Attesissima, alle 19.00 sempre sul palco principale, Kali Uchis, stella nascente del neo soul. Abito bianco cortissimo, corsetto rosso e capelli raccolti in una coda di cavallo, l’americana, di origine colombiana, presenta un set che comprende brani dell’ultimo bellissimo album Isolation e altri tratti dal precente Por Vida. E’ Loner, in una versione languida e ipnotica, ad aprire le danze, ma non mancano Dead to Me e Ridin Round e le cover di Beautiful di Pharrell e di Creep dei Radiohaed resa incredibilmente sensuale da Kali, che si conferma un’interprete di classe ed eleganza indiscusse. Chiude il set Tyrant, brano che su disco prevede la presenza di Jorja Smith.
Le sonorità latine sono di grande moda e fra le protagoniste della giornata c’è anche la spagnola Rosalia, attesa da un nutrito gruppo di connazionali, venuti a Parigi espressamente per assistere al suo live. Tutina corta bianca e oro, Rosalia sale sul palco accompagnata da sei ballerine, che eseguono con lei le coreografie pensate per il suo flamenco anni 2000.
Gli astanti, conquistati, apprezzano le nove bellissime tracce del suo El mal querer: fra tutte citiamo Malamente, Maldicion, Pienso en tu Mira e Que No Salga la Luna. A noi, che abbiamo amato altresi la sua collaborazione con James Blake, è piaciuta soprattutto la romantica Barefoot in the Park.
Verso le 9, ci avviamo con decisione verso i pezzi forti della giornata e del festival: ovvero i set di Erykah Badu e dei Tame Impala.
Si presenta agghindata bizzarramente e con una mezz’ora buona di ritardo la cantautrice statunitense, stella indiscussa del r’n’b. Ma si fa perdonare grazie a un set eccellente, brillantemente eseguito, che prevede brani nuovi e vecchi successi. Apre il concerto la recente Hello, tratta dall’ultimo disco di Erykah, il mixtape del 2015, You Caint Use My Phone, ma non mancano i pezzi iconici del suo repertorio come la languida On & On e Love of my Life.

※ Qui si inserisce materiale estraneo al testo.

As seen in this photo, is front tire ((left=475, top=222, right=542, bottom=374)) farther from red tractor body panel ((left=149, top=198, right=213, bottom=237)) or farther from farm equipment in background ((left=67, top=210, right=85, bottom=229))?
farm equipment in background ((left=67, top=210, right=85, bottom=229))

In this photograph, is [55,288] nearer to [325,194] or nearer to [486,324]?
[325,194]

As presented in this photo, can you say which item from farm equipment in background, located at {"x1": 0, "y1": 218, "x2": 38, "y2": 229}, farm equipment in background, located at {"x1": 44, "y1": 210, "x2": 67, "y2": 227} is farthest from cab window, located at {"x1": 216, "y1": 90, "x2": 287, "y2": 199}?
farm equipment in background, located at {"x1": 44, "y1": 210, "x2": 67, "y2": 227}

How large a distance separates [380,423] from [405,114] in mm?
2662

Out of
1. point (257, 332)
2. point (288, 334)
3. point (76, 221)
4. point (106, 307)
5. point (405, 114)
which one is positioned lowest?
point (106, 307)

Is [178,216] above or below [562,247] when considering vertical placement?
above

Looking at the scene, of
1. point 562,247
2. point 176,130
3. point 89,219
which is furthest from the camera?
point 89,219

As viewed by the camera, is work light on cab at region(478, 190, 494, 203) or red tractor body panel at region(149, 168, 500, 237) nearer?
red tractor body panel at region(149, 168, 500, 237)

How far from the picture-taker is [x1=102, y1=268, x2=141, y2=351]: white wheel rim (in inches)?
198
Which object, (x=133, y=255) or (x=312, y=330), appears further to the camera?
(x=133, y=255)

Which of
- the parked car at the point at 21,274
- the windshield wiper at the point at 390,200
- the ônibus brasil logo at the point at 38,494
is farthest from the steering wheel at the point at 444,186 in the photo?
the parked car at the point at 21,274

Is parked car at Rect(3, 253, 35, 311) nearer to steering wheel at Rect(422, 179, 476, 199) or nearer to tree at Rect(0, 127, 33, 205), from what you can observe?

Il concerto è forse un po’ troppo breve, ma l’americana fa la sorpresa di un’incursione fra il pubblico delle prime file, che ovviamente gioisce del contatto ravvicinato con la sacerdotessa del soul.
Infine è il momento dei Tame Impala, che si confermano una delle band più entusiasmanti in concerto. Colorati, allegri, scanzonati gli australiani non lesinano atmosfere lisergiche e psichedeliche e, natuaralmente coriandoli a profusione. In scaletta tutti i loro più grandi successi, da Let It Happen a Less I know the Better e i primi due singoli del nuovo disco in lavorazione, Borderline e Patience. Chiudono il set stupendamente con Feels Like We Only Go Backwards e la magnifica New Person, Same Old Mistakes, sulle cui note termina anche il nostro festival.